I can’t help but thinking that maybe Sallust had read (or heard) the beginning of the Odyssey where Zeus complains that Aigisthus ignored divine warnings (1.32-34)

ὢ πόποι, οἷον δή νυ θεοὺς βροτοὶ αἰτιόωνται.
ἐξ ἡμέων γάρ φασι κάκ’ ἔμμεναι• οἱ δὲ καὶ αὐτοὶ
σφῇσιν ἀτασθαλίῃσιν ὑπὲρ μόρον ἄλγε’ ἔχουσιν

“Mortals! They are always blaming the gods and saying that evil comes from us when they themselves suffer pain beyond their lot because of their own recklessness.”

But, of course, there is a typically eclectic blend of Roman philosophy in Sallust’s statements: some Stoicism, an echo, perhaps, of Empedocles and much more….

Aulus Gellius, Attic Nights 11.8: Marcus Cato, Literary and Cultural Critic

“Marcus Cato is reported to have criticized Aulus Albinus rightly and efficiently. Albinus wrote a Roman history in the Greek language during the consulship of Lucius Lucullus [151 BCE]. In the introduction to his history he wrote something of the following sentiment: no one ought to seek to fault him if anything presented in the book was inaccurate or written inelegantly; “For”, he writes “I am a Roman man born in Latium and the Greek language is most foreign to me.” For this, then, he sought a favor, freedom from a poor evaluation, if he made any mistake. When Marcus Cato read this, he said “Aulus, you are certainly no minor dilettante, since you prefer to apologize for a mistake rather than avoiding it. We ought to seek forgiveness when we have made a mistake accidentally or have wronged someone without choice.
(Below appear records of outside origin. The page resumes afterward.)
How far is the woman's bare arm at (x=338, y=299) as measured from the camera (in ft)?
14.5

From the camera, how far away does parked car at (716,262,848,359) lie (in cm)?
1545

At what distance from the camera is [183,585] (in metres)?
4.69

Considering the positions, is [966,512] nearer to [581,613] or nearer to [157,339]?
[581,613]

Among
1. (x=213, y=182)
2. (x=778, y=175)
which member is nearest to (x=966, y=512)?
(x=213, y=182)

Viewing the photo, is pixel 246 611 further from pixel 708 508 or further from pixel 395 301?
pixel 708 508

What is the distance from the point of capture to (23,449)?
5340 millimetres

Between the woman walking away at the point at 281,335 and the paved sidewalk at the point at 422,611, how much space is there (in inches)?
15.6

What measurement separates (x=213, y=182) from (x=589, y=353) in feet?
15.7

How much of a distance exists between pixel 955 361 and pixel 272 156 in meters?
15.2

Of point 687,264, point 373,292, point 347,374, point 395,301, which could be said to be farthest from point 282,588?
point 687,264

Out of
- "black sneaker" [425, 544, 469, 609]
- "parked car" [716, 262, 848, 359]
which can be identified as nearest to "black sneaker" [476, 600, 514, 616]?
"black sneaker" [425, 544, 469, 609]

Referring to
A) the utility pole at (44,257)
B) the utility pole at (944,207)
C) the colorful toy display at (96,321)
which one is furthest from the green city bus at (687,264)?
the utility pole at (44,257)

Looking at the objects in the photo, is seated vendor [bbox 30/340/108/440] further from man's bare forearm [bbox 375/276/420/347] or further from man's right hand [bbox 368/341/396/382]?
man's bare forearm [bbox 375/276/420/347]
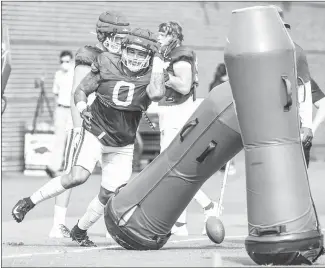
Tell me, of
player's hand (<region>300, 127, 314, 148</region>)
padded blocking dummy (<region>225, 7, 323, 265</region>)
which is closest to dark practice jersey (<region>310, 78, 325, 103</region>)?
player's hand (<region>300, 127, 314, 148</region>)

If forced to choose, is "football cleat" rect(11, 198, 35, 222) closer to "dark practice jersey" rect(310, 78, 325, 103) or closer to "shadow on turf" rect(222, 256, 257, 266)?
"shadow on turf" rect(222, 256, 257, 266)

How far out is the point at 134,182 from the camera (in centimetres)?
928

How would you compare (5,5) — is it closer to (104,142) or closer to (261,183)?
(104,142)

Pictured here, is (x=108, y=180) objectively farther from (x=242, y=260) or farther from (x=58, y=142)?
(x=58, y=142)

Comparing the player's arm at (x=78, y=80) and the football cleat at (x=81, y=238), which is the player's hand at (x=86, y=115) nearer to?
the player's arm at (x=78, y=80)

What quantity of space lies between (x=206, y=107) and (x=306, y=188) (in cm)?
121

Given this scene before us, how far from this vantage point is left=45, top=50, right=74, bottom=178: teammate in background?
16.1 metres

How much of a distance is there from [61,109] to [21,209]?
7.02m

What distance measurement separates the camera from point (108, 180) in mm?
10312

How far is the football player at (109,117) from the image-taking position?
32.9 ft

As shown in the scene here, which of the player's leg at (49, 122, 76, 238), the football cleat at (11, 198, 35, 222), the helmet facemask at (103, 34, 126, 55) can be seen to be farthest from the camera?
the player's leg at (49, 122, 76, 238)

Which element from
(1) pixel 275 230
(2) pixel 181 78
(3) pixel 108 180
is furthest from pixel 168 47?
(1) pixel 275 230

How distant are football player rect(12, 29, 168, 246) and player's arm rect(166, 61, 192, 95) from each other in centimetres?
120

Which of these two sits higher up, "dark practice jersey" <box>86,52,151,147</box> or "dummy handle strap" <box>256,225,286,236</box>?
"dummy handle strap" <box>256,225,286,236</box>
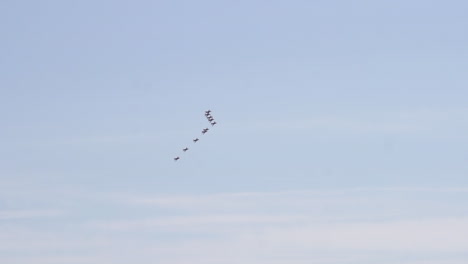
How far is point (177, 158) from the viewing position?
183 metres

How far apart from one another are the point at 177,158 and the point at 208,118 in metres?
23.4

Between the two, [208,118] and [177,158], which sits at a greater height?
[208,118]

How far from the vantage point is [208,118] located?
636 feet
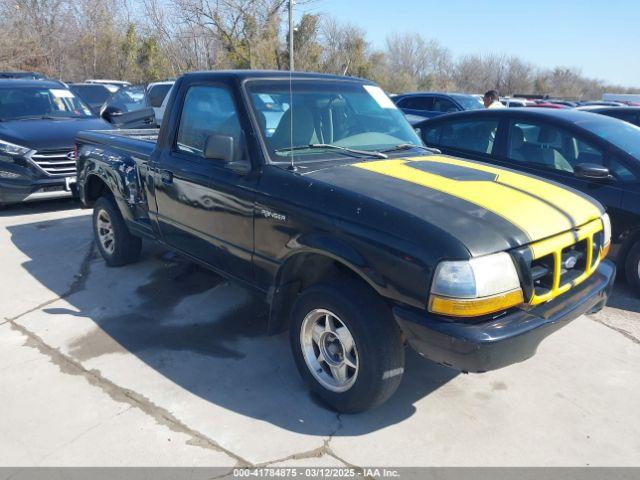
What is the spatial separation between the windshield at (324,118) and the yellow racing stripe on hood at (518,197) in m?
0.37

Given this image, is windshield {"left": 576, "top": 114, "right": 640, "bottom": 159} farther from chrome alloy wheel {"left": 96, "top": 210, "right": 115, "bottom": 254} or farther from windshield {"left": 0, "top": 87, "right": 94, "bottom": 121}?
windshield {"left": 0, "top": 87, "right": 94, "bottom": 121}

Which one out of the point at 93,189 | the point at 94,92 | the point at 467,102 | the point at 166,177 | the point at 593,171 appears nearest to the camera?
the point at 166,177

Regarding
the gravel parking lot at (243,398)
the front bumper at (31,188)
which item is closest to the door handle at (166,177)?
the gravel parking lot at (243,398)

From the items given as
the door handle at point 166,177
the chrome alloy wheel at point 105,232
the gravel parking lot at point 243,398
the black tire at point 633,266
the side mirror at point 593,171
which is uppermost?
the door handle at point 166,177

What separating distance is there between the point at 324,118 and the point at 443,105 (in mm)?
10899

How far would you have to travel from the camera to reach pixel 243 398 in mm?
3303

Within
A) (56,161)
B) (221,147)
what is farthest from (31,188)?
(221,147)

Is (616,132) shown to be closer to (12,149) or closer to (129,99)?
(12,149)

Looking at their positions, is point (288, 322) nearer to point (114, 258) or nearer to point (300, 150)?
point (300, 150)

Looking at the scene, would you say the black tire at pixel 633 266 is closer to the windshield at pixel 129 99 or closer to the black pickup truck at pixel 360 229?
the black pickup truck at pixel 360 229

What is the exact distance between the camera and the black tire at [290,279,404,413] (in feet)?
9.16

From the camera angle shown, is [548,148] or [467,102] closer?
[548,148]

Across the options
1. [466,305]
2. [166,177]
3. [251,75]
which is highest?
[251,75]

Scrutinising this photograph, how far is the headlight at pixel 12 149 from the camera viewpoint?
7500mm
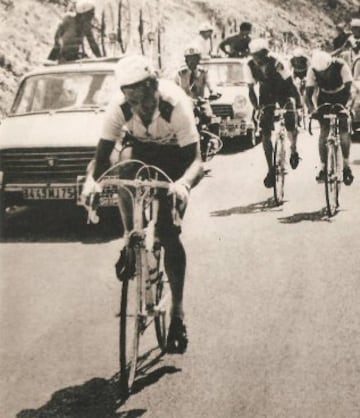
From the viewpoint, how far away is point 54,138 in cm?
1085

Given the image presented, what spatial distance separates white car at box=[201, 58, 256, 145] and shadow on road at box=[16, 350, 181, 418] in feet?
41.1

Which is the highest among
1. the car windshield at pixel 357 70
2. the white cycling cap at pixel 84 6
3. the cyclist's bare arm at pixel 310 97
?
the white cycling cap at pixel 84 6

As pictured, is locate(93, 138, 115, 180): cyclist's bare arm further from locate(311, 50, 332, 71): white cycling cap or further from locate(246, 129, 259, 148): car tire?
locate(246, 129, 259, 148): car tire

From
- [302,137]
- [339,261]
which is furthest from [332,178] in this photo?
[302,137]

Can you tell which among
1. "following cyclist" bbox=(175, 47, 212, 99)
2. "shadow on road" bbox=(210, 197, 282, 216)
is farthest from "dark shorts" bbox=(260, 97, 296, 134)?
"following cyclist" bbox=(175, 47, 212, 99)

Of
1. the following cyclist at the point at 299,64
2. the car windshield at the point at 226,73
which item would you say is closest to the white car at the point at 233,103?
the car windshield at the point at 226,73

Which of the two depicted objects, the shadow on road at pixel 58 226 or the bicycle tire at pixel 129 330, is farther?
the shadow on road at pixel 58 226

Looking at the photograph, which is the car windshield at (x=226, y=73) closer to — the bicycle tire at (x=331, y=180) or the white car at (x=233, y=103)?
the white car at (x=233, y=103)

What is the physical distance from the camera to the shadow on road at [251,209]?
11.7m

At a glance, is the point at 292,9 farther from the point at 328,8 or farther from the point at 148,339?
the point at 148,339

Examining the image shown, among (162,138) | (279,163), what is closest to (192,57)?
(279,163)

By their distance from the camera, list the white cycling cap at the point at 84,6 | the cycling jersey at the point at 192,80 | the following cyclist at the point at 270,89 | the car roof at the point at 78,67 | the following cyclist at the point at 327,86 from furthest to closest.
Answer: the white cycling cap at the point at 84,6, the cycling jersey at the point at 192,80, the following cyclist at the point at 270,89, the following cyclist at the point at 327,86, the car roof at the point at 78,67

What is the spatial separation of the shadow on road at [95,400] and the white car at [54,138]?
4.90 meters

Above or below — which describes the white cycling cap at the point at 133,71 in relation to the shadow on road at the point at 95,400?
above
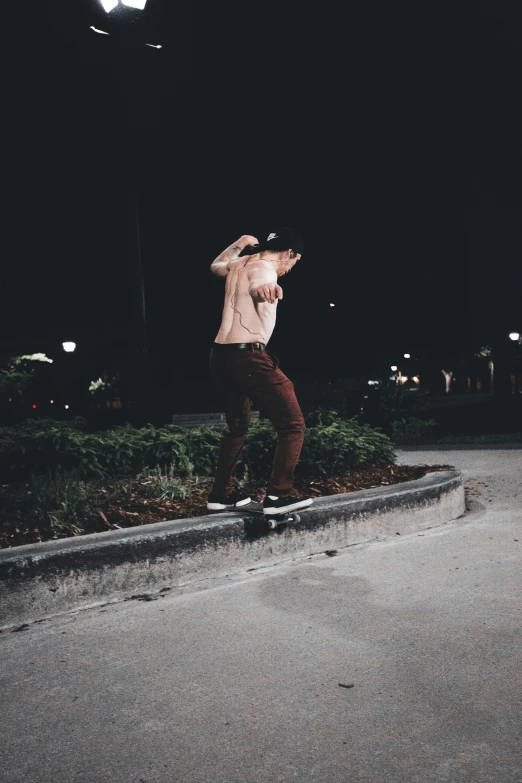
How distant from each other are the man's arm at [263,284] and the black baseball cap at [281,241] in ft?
0.67

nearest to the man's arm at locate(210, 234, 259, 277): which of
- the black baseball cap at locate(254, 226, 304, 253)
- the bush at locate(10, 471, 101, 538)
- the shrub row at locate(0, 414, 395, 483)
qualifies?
the black baseball cap at locate(254, 226, 304, 253)

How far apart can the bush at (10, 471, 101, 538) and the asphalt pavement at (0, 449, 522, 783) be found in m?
0.85

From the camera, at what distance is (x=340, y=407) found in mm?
9039

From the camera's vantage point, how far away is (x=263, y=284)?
4203 millimetres

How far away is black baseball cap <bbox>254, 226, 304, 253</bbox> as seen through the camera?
4430 millimetres

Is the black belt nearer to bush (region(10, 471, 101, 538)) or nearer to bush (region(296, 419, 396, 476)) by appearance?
bush (region(10, 471, 101, 538))

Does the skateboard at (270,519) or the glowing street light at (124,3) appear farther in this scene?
the glowing street light at (124,3)

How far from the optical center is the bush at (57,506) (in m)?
4.29

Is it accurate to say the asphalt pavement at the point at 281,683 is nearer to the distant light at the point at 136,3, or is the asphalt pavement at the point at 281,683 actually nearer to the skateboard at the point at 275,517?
the skateboard at the point at 275,517

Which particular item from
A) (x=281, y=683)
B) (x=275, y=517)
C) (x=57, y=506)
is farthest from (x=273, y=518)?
(x=281, y=683)

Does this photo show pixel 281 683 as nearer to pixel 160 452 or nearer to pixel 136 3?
pixel 160 452

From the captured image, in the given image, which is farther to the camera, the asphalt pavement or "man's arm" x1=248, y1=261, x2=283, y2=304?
"man's arm" x1=248, y1=261, x2=283, y2=304

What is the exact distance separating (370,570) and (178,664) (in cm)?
172

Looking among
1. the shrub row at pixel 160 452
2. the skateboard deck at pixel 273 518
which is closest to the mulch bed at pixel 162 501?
the shrub row at pixel 160 452
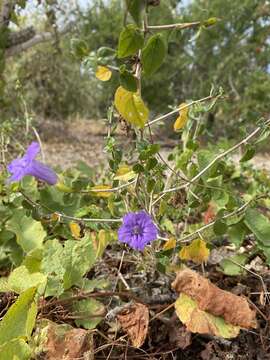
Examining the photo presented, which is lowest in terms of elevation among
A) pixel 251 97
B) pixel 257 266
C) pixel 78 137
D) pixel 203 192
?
pixel 78 137

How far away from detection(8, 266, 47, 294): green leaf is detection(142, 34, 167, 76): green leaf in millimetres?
436

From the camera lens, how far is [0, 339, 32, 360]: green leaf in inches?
35.5

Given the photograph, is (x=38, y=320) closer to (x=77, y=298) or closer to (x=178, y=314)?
(x=77, y=298)

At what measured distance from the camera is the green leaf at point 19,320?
957 millimetres

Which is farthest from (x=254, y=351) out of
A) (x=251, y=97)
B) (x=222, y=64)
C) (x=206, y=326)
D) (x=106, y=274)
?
(x=222, y=64)

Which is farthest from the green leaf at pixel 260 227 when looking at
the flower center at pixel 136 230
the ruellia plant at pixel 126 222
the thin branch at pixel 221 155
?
the flower center at pixel 136 230

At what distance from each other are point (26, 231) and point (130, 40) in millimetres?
602

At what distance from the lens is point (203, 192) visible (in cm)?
126

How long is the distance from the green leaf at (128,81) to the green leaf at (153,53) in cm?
4

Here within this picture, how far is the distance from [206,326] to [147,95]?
28.7ft

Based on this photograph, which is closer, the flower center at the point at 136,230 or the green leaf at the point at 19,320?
the green leaf at the point at 19,320

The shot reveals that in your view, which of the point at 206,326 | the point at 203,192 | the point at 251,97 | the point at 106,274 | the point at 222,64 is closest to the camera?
the point at 206,326

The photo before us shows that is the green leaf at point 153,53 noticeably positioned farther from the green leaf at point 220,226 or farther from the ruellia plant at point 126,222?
the green leaf at point 220,226

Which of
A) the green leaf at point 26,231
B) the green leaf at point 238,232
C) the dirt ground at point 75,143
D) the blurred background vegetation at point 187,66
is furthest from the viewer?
the blurred background vegetation at point 187,66
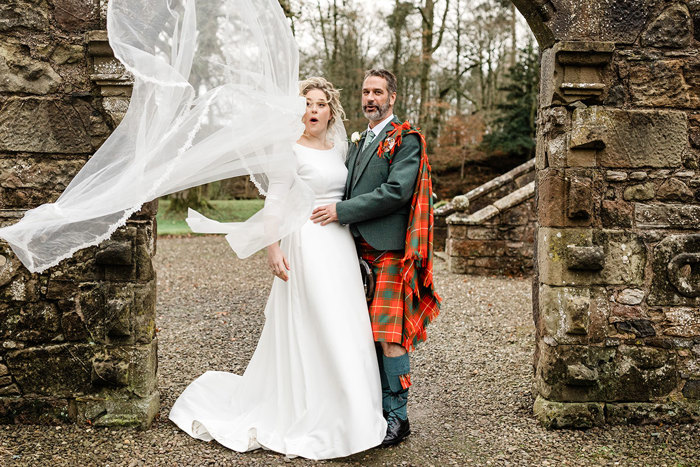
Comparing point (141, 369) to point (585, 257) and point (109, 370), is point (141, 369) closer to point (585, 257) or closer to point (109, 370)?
point (109, 370)

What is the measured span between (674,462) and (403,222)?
202 cm

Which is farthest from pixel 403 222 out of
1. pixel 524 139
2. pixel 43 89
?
pixel 524 139

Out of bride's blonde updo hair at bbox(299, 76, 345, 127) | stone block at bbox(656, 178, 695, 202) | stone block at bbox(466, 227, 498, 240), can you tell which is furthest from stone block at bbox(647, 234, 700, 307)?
stone block at bbox(466, 227, 498, 240)

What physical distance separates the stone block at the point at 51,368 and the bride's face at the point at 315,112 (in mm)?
1864

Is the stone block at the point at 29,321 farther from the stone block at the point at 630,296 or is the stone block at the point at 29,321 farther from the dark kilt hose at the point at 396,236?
the stone block at the point at 630,296

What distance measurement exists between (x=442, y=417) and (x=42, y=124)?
311 cm

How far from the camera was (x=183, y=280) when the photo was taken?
30.2 feet

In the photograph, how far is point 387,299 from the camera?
10.8 feet

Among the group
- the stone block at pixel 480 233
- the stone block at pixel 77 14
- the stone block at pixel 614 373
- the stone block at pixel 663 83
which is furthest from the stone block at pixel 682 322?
the stone block at pixel 480 233

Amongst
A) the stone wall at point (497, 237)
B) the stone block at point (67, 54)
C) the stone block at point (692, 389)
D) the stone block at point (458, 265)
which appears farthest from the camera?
the stone block at point (458, 265)

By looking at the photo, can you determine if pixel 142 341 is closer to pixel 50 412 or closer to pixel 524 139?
pixel 50 412

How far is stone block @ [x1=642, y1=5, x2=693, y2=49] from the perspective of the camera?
11.5ft

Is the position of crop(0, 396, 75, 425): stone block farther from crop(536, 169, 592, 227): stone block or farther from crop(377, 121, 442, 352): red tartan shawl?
crop(536, 169, 592, 227): stone block

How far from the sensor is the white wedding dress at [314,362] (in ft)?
10.2
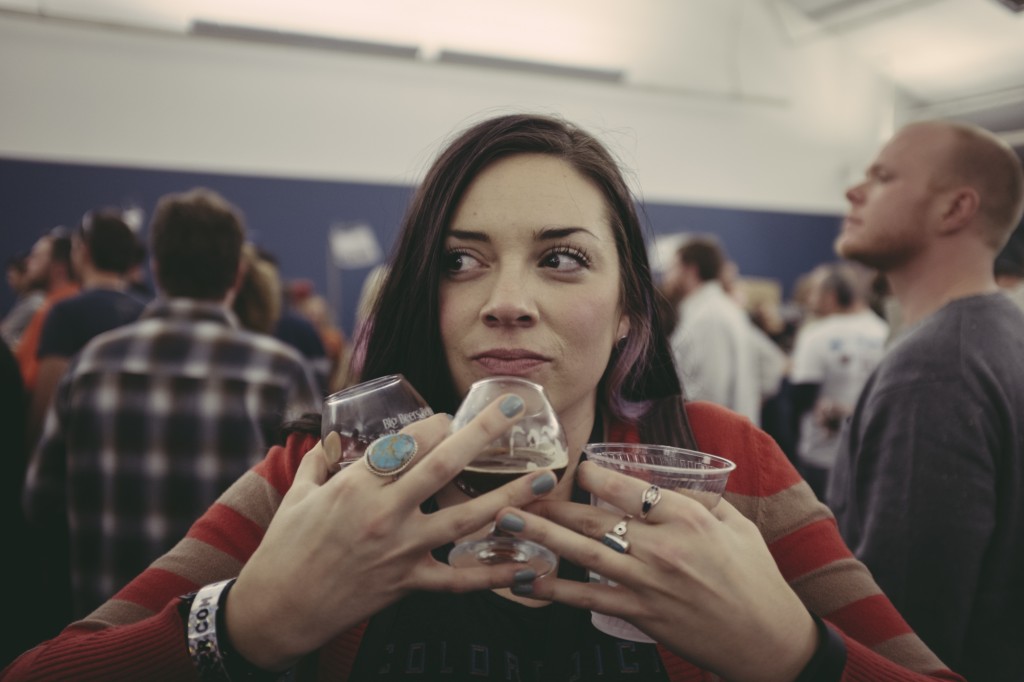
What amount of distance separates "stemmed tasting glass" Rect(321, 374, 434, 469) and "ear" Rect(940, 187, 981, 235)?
191 centimetres

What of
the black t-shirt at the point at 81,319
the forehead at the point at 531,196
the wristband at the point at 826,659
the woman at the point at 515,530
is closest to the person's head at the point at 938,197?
the woman at the point at 515,530

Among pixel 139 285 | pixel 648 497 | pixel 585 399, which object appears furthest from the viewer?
pixel 139 285

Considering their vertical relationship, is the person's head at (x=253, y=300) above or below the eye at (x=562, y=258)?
below

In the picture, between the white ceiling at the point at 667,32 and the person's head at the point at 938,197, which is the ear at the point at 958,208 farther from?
the white ceiling at the point at 667,32

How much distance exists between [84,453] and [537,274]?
1.76 meters

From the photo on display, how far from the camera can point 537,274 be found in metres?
1.27


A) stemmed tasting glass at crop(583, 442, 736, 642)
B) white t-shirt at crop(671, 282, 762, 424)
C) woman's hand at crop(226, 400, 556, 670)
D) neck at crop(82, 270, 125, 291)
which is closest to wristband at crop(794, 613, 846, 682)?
stemmed tasting glass at crop(583, 442, 736, 642)

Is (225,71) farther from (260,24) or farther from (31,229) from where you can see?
(31,229)

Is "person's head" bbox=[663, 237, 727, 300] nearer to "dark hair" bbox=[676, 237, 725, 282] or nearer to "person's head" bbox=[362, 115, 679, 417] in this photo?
"dark hair" bbox=[676, 237, 725, 282]

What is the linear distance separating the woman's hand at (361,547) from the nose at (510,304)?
1.03 feet

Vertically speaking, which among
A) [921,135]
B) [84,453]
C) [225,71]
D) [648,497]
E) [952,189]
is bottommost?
[84,453]

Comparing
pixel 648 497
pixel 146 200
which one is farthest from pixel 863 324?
pixel 146 200

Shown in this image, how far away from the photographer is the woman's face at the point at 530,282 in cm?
123

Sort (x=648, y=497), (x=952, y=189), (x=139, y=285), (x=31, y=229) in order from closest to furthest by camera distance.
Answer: (x=648, y=497) < (x=952, y=189) < (x=139, y=285) < (x=31, y=229)
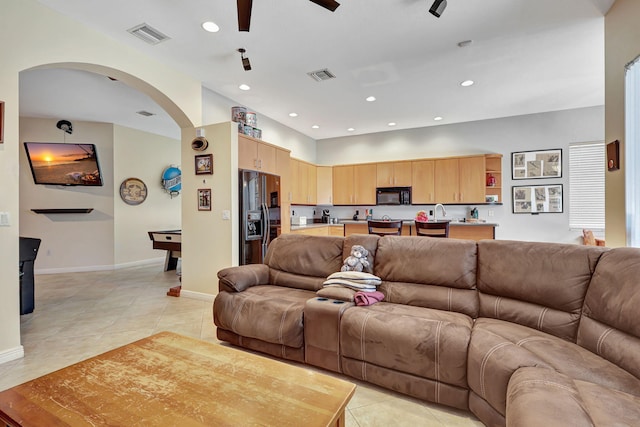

But tell me—who compelled you to do this thing you’re doing, the thing you ask to be forgiven before you do it?” This story is recorded in the thirteenth book of Cornelius Nepos’ On Illustrious Men.”

Iuste venusteque admodum reprehendisse dicitur Aulum Albinum M. Cato. 2 Albinus, qui cum L. Lucullo consul fuit, res Romanas oratione Graeca scriptitavit. 3 In eius historiae principio scriptum est ad hanc sententiam: neminem suscensere sibi convenire, si quid in his libris parum composite aut minus eleganter scriptum foret; “nam sum” inquit “homo Romanus natus in Latio, Graeca oratio a nobis alienissima est”, ideoque veniam gratiamque malae existimationis, si quid esset erratum, postulavit. 4 Ea cum legisset M. Cato: “Ne tu,” inquit “Aule, nimium nugator es, cum maluisti culpam deprecari, quam culpa vacare. Nam petere veniam solemus, aut cum inprudentes erravimus aut cum compulsi peccavimus. Tibi,” inquit “oro te, quis perpulit, ut id committeres, quod, Priusquam faceres, peteres, ut ignosceretur?” 5 Scriptum hoc est in libro Corneli Nepotis de inlustribus viris XIII.